_TASK_
Omit all pictures. Print the remaining lines exactly, from the start of the data through the line containing "Killer Klowns From".

_DATA FOR REVIEW_
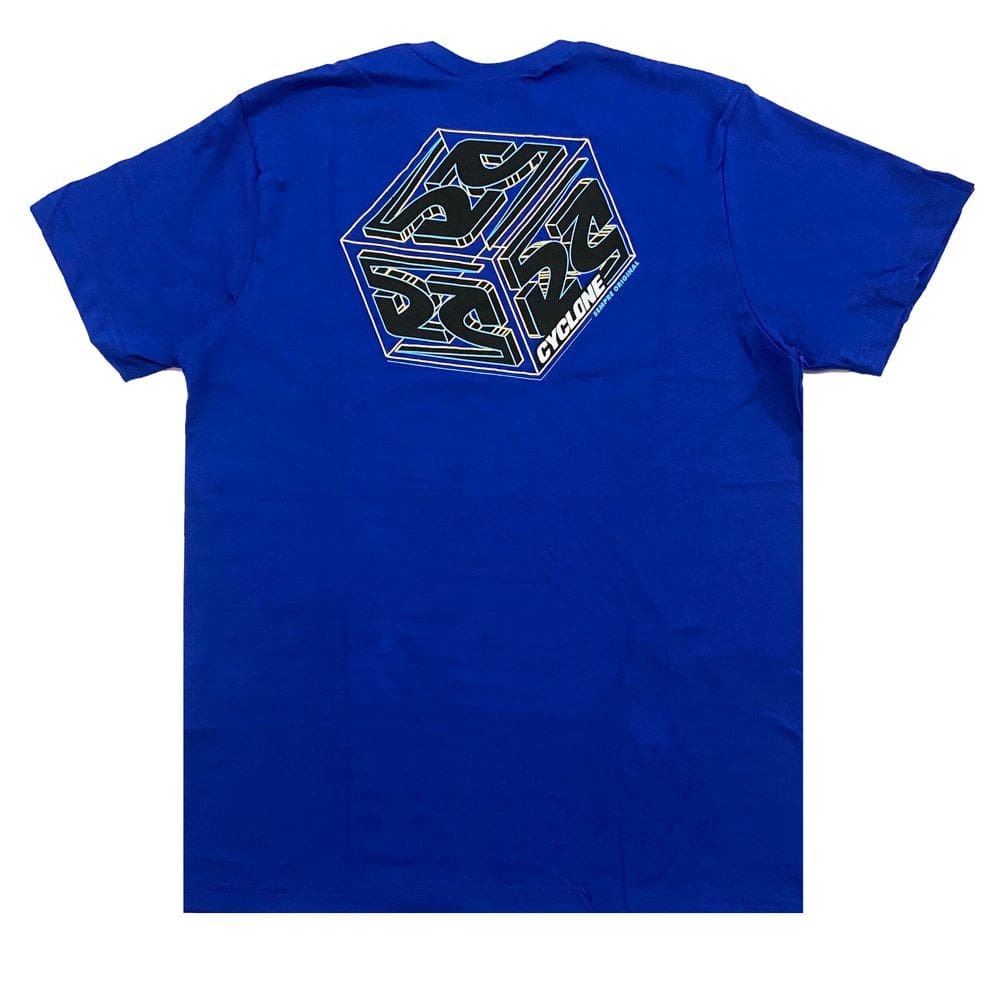 Camiseta Cyclone Azul 010238241 autêntico 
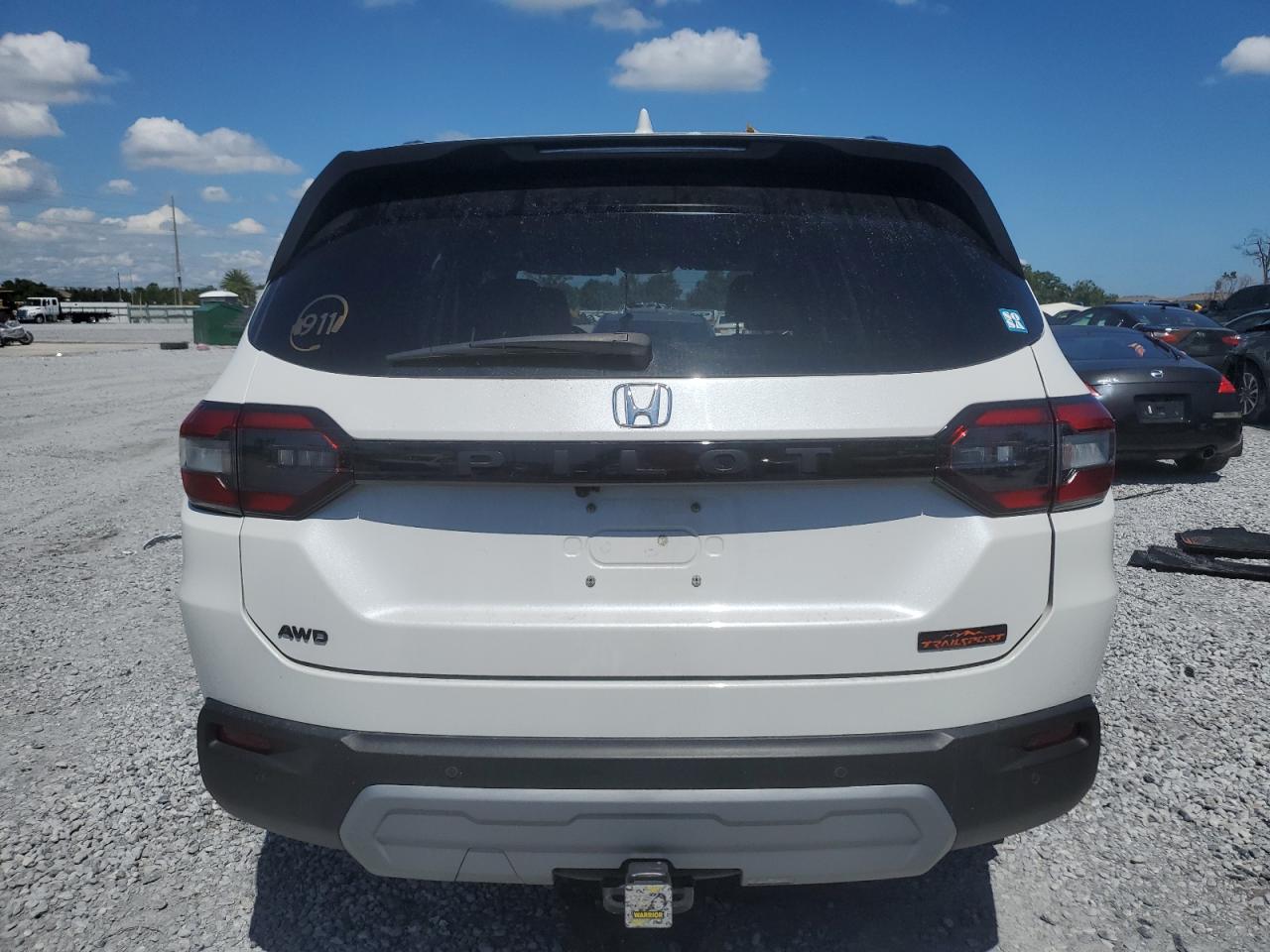 2024 Honda Pilot Trailsport VIN: 5FNYG1H62RB009150 Lot: 83780775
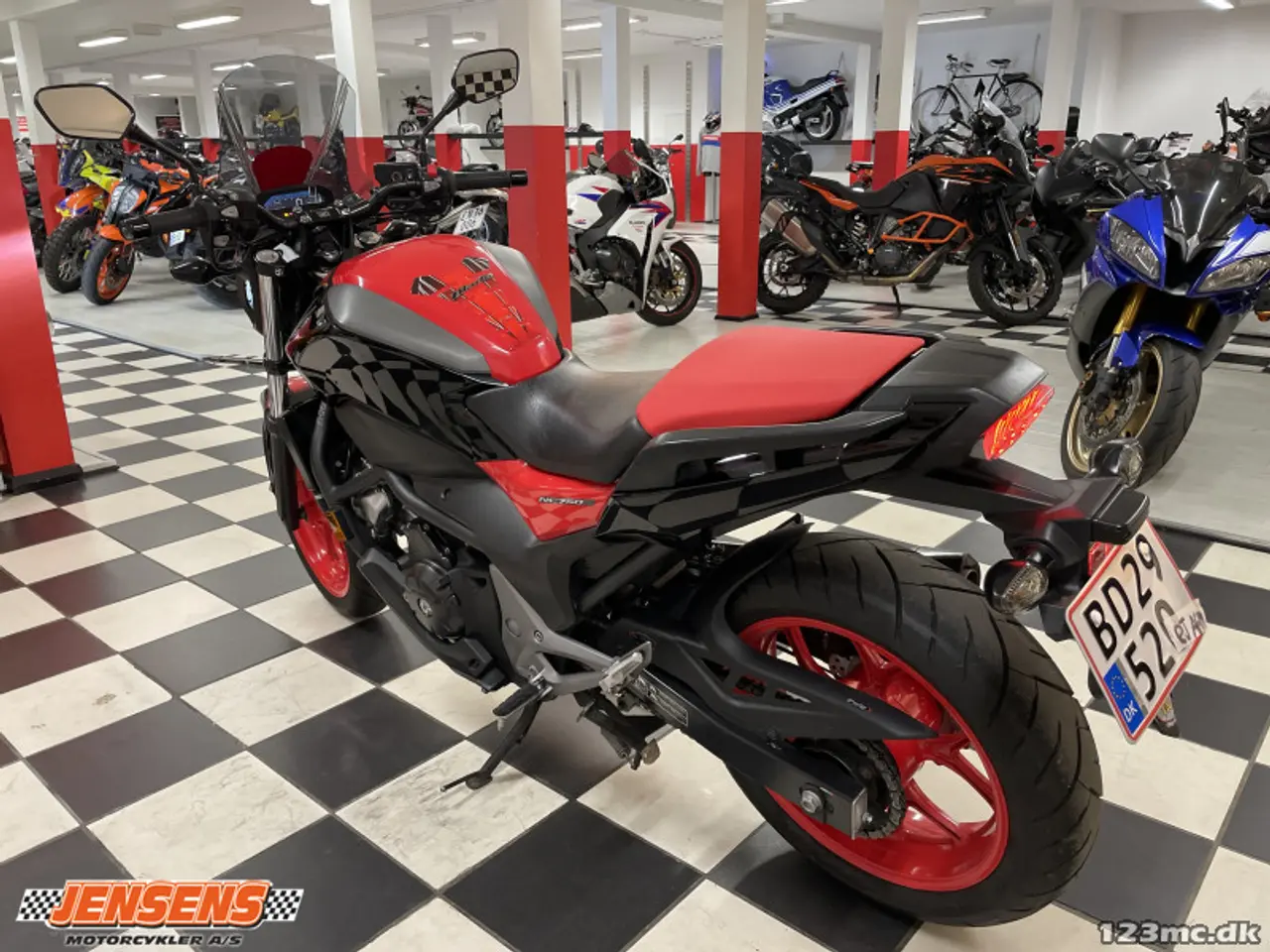 Billede 6 - Honda NC 750 SAD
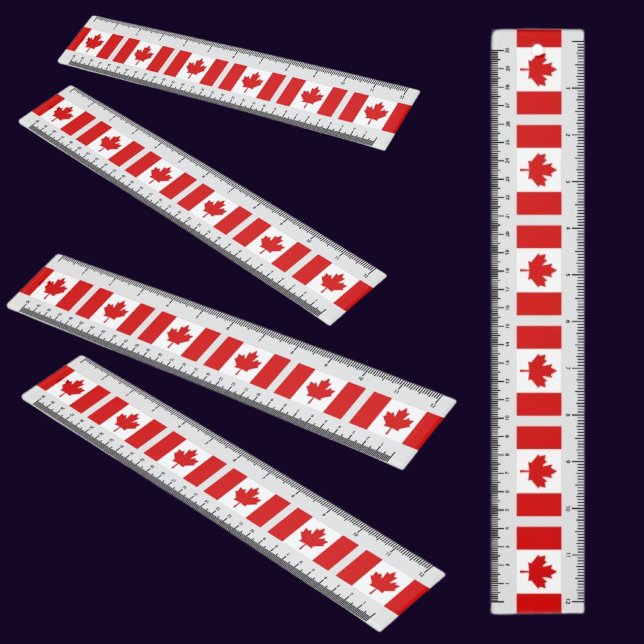 Canada Patriotic Flag Ruler (Creator Uploaded)
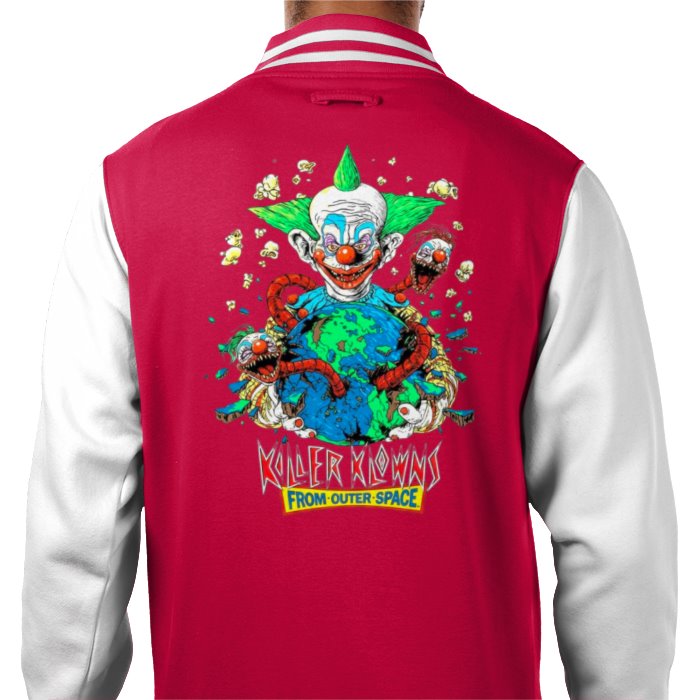 Killer Klowns From Outer Space - Theme 3 Varsity Jacket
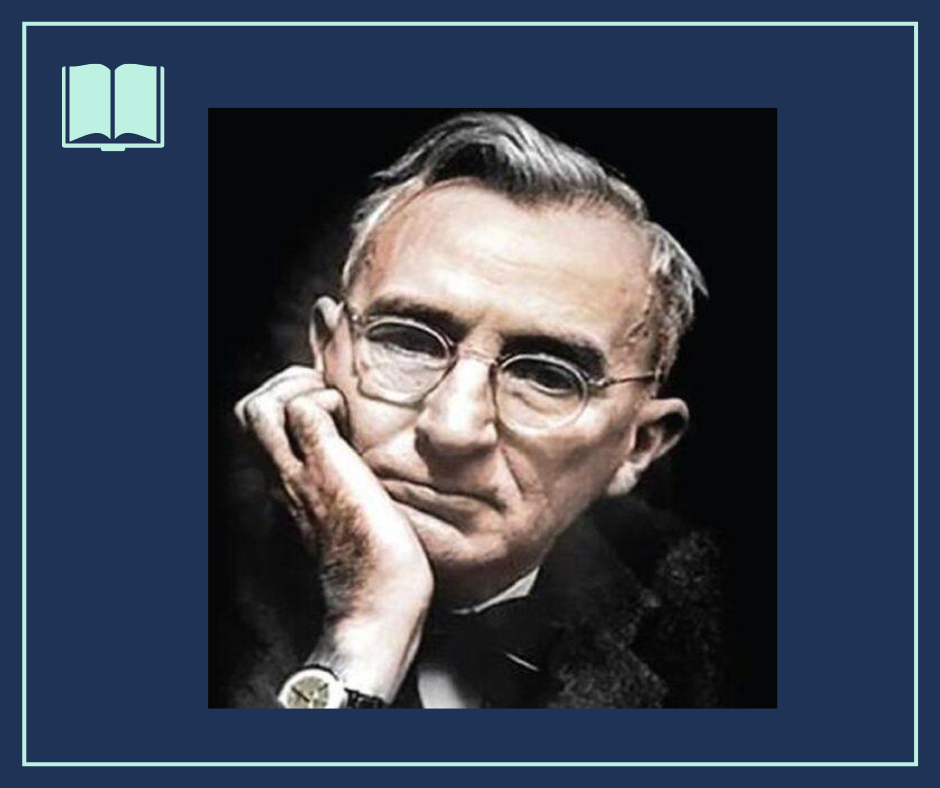 Писатель, преподаватель Дейл Карнеги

_ANSWER TO THE PROBLEM_
 Camiseta Cyclone Azul 010238241 autêntico 
 2024 Honda Pilot Trailsport VIN: 5FNYG1H62RB009150 Lot: 83780775
 Billede 6 - Honda NC 750 SAD
 Canada Patriotic Flag Ruler (Creator Uploaded)
 Killer Klowns From Outer Space - Theme 3 Varsity Jacket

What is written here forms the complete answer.